1Faculty of Engineering, University of Concepción, Concepción, Chile, 2Neurospin, I2BM, CEA, Gif-sur-Yvette, France

Synopsis

We propose a fiber clustering algorithm composed by several steps, with the objective of representing the whole dataset by a small set of cluster centroids. First, a clustering is performed separately for a subset of points within the streamlines. The obtained point clusters are then used to regroup the fibers having common point clusters. Next, fiber clusters are filtered out by size and finally regroup using a quick merge based on a maximum Euclidean distance. A reduced set of regular and thin clusters is finally obtained. In contrast to previous works, the proposed method is only based on streamline structure.

Introduction

A big number of methods have been proposed for streamline clustering, along with anatomical information, for the extraction of known fiber bundles [1-4].

More "exploratory" approaches do not try to segment known bundles, but look for a subset of clusters that provide a good description of white matter (WM) structure [5-7]. This representation allows a dimension reduction of the data, to be used as input by other WM analyses. These works are oriented to process large and complex tractography datasets. In [6], several processing steps are applied to subsequently subdivide the fibers into groups, based on different criteria, like brain masks, voxel connectivity, fiber length and pointwise fiber distance. This algorithm leads to regular and thin clusters that represent the structure of the whole (WM) fiber dataset. However a big number of parameters and extra information are used. QuickBundles [7] performs a very fast streamline clustering, basing its speed on a direct assignment of a fiber to a cluster, without further reassignment. The clustering results of this method depend on the initial permutation of input fibers.

We propose a new method for the clustering of large tractography datasets based on fiber point distribution. The main goal is to develop a simple but efficient clustering to regroup fibers into small and regular clusters, representing the whole brain WM structure. A special interest is its use for the study of short association bundles [8], where fibers within a cluster need to be very similar.

Method

We define a clustering process for tractography datasets to discover all disjoint clusters containing a significant number of similar streamlines.
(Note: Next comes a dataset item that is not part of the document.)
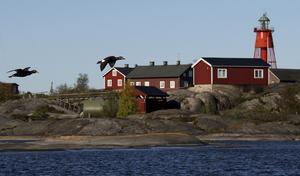 Svenska Högarna. Vid Svenska Högarna i ytterskärgården hittades 130 svärtor, vilket gladde Roine Karlsson mycket vid sjöfågelsinventeringen nyligen.Foto: Roine Karlsson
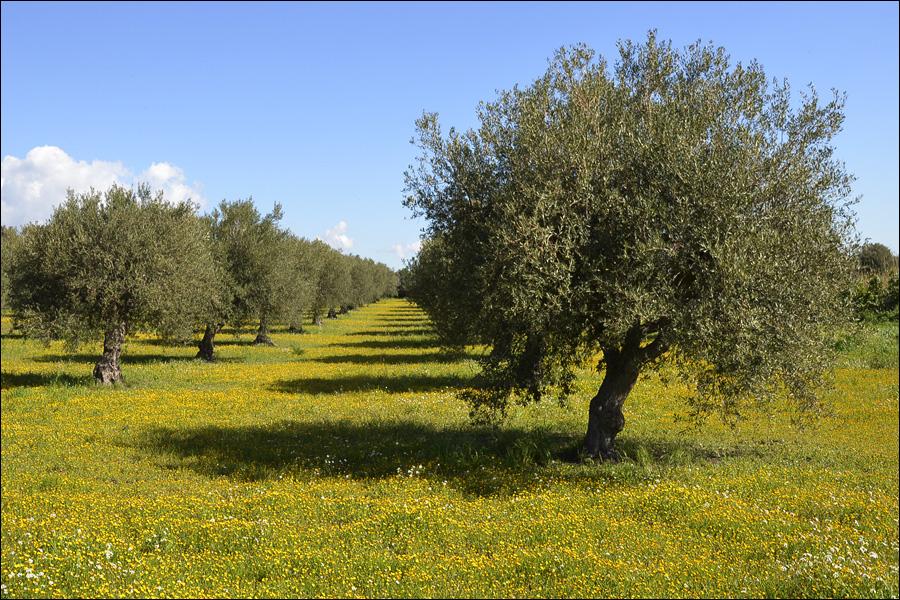 Sicilia_0112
We assume a distance metric $$$d(a,b)$$$ to measure the similarity between streamlines $$$a$$$ and $$$b$$$, where streamlines can be stored in direct or reverse (flipped) order.

The clustering process consists of three phases (Fig.1):

I. Kmeans by point cluster in parallel. We apply Minibatch kmeans [9] over a subset of points on all streamlines. This allows us to group streamlines based on the cluster membership of their points. We apply kmeans in parallel for each point. To estimate the number of clusters in kmeans we use the elbow method [10] (Fig.2).

II. Merging point cluster labels. Since the membership of clusters in kmeans is given by the labels of each point cluster, we represent each streamline by the cluster labels of its points. We build a $$$dictionary$$$ where the $$$key$$$ is the cluster labels that represent each streamline, and the $$$value$$$ is the group of streamlines that share the same key in the dictionary. Fig. 1 shows an example using four streamlines, where after applying parallel Minibatched kmeans over five points in parallel, two Candidate Streamline Clusters are formed, by merging the membership kmeans point clusters. At the end of this phase, we discard groups containing one streamline.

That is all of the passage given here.